§ Work to be completed
Would you give the entries below again in full, exactly as they stand?

[Stored items]
──────────

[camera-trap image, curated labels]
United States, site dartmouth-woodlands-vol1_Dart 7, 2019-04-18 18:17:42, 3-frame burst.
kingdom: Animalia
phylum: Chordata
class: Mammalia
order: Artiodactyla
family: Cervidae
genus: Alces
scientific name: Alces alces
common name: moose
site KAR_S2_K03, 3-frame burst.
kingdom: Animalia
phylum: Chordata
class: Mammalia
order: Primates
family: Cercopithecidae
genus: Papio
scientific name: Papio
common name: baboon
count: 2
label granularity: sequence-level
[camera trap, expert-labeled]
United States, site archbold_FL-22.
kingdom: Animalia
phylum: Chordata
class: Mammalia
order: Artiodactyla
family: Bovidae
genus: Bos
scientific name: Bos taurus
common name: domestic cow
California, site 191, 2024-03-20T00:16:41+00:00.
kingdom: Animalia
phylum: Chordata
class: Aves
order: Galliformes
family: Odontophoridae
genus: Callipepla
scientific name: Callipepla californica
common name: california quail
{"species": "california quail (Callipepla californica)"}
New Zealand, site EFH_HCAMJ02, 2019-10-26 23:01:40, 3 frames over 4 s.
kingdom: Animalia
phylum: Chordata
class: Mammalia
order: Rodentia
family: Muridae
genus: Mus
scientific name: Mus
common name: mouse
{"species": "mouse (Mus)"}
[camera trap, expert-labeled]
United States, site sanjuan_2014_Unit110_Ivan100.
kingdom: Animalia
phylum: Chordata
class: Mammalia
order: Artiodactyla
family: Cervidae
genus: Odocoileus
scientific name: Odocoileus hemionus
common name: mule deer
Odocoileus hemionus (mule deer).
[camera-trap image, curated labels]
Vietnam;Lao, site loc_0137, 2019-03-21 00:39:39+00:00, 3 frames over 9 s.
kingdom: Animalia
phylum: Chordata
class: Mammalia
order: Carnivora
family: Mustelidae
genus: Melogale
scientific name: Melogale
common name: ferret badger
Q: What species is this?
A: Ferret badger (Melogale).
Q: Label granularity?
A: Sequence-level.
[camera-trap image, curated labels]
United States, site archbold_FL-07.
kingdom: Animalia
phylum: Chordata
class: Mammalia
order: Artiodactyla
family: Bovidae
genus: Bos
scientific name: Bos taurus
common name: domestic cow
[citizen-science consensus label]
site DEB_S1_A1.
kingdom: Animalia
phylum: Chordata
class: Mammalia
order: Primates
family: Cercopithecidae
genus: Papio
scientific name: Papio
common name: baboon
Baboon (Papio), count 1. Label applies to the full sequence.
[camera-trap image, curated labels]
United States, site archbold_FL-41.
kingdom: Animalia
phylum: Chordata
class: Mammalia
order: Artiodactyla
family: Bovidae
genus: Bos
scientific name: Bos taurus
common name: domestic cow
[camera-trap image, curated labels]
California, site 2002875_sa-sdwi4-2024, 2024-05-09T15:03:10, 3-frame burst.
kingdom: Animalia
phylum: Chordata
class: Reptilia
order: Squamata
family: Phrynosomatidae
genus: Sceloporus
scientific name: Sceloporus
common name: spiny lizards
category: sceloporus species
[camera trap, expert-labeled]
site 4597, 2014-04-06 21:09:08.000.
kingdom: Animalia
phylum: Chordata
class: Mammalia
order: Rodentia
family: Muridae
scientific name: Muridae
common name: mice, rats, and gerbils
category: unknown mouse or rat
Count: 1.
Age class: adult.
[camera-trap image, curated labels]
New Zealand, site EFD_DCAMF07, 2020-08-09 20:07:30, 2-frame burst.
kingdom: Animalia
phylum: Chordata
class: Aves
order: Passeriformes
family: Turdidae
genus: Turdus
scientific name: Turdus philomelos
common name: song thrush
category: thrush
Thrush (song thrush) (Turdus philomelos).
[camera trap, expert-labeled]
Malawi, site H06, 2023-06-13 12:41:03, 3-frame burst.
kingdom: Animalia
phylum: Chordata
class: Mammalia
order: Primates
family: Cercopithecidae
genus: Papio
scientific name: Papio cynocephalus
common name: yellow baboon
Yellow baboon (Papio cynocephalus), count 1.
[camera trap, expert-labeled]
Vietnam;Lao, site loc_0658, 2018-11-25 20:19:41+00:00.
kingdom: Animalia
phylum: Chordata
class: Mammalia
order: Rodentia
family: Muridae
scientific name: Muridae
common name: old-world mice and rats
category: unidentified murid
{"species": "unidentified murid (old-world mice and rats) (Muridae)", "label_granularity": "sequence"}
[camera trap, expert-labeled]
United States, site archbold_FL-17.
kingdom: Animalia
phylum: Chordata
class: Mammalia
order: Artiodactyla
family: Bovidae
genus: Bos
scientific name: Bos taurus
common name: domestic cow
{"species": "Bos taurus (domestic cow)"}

──────────

§ Exercise answer
[camera-trap image, curated labels]
United States, site dartmouth-woodlands-vol1_Dart 7, 2019-04-18 18:17:42, 3-frame burst.
kingdom: Animalia
phylum: Chordata
class: Mammalia
order: Artiodactyla
family: Cervidae
genus: Alces
scientific name: Alces alces
common name: moose
site KAR_S2_K03, 3-frame burst.
kingdom: Animalia
phylum: Chordata
class: Mammalia
order: Primates
family: Cercopithecidae
genus: Papio
scientific name: Papio
common name: baboon
count: 2
label granularity: sequence-level
[camera trap, expert-labeled]
United States, site archbold_FL-22.
kingdom: Animalia
phylum: Chordata
class: Mammalia
order: Artiodactyla
family: Bovidae
genus: Bos
scientific name: Bos taurus
common name: domestic cow
California, site 191, 2024-03-20T00:16:41+00:00.
kingdom: Animalia
phylum: Chordata
class: Aves
order: Galliformes
family: Odontophoridae
genus: Callipepla
scientific name: Callipepla californica
common name: california quail
{"species": "california quail (Callipepla californica)"}
New Zealand, site EFH_HCAMJ02, 2019-10-26 23:01:40, 3 frames over 4 s.
kingdom: Animalia
phylum: Chordata
class: Mammalia
order: Rodentia
family: Muridae
genus: Mus
scientific name: Mus
common name: mouse
{"species": "mouse (Mus)"}
[camera trap, expert-labeled]
United States, site sanjuan_2014_Unit110_Ivan100.
kingdom: Animalia
phylum: Chordata
class: Mammalia
order: Artiodactyla
family: Cervidae
genus: Odocoileus
scientific name: Odocoileus hemionus
common name: mule deer
Odocoileus hemionus (mule deer).
[camera-trap image, curated labels]
Vietnam;Lao, site loc_0137, 2019-03-21 00:39:39+00:00, 3 frames over 9 s.
kingdom: Animalia
phylum: Chordata
class: Mammalia
order: Carnivora
family: Mustelidae
genus: Melogale
scientific name: Melogale
common name: ferret badger
Q: What species is this?
A: Ferret badger (Melogale).
Q: Label granularity?
A: Sequence-level.
[camera-trap image, curated labels]
United States, site archbold_FL-07.
kingdom: Animalia
phylum: Chordata
class: Mammalia
order: Artiodactyla
family: Bovidae
genus: Bos
scientific name: Bos taurus
common name: domestic cow
[citizen-science consensus label]
site DEB_S1_A1.
kingdom: Animalia
phylum: Chordata
class: Mammalia
order: Primates
family: Cercopithecidae
genus: Papio
scientific name: Papio
common name: baboon
Baboon (Papio), count 1. Label applies to the full sequence.
[camera-trap image, curated labels]
United States, site archbold_FL-41.
kingdom: Animalia
phylum: Chordata
class: Mammalia
order: Artiodactyla
family: Bovidae
genus: Bos
scientific name: Bos taurus
common name: domestic cow
[camera-trap image, curated labels]
California, site 2002875_sa-sdwi4-2024, 2024-05-09T15:03:10, 3-frame burst.
kingdom: Animalia
phylum: Chordata
class: Reptilia
order: Squamata
family: Phrynosomatidae
genus: Sceloporus
scientific name: Sceloporus
common name: spiny lizards
category: sceloporus species
[camera trap, expert-labeled]
site 4597, 2014-04-06 21:09:08.000.
kingdom: Animalia
phylum: Chordata
class: Mammalia
order: Rodentia
family: Muridae
scientific name: Muridae
common name: mice, rats, and gerbils
category: unknown mouse or rat
Count: 1.
Age class: adult.
[camera-trap image, curated labels]
New Zealand, site EFD_DCAMF07, 2020-08-09 20:07:30, 2-frame burst.
kingdom: Animalia
phylum: Chordata
class: Aves
order: Passeriformes
family: Turdidae
genus: Turdus
scientific name: Turdus philomelos
common name: song thrush
category: thrush
Thrush (song thrush) (Turdus philomelos).
[camera trap, expert-labeled]
Malawi, site H06, 2023-06-13 12:41:03, 3-frame burst.
kingdom: Animalia
phylum: Chordata
class: Mammalia
order: Primates
family: Cercopithecidae
genus: Papio
scientific name: Papio cynocephalus
common name: yellow baboon
Yellow baboon (Papio cynocephalus), count 1.
[camera trap, expert-labeled]
Vietnam;Lao, site loc_0658, 2018-11-25 20:19:41+00:00.
kingdom: Animalia
phylum: Chordata
class: Mammalia
order: Rodentia
family: Muridae
scientific name: Muridae
common name: old-world mice and rats
category: unidentified murid
{"species": "unidentified murid (old-world mice and rats) (Muridae)", "label_granularity": "sequence"}
[camera trap, expert-labeled]
United States, site archbold_FL-17.
kingdom: Animalia
phylum: Chordata
class: Mammalia
order: Artiodactyla
family: Bovidae
genus: Bos
scientific name: Bos taurus
common name: domestic cow
{"species": "Bos taurus (domestic cow)"}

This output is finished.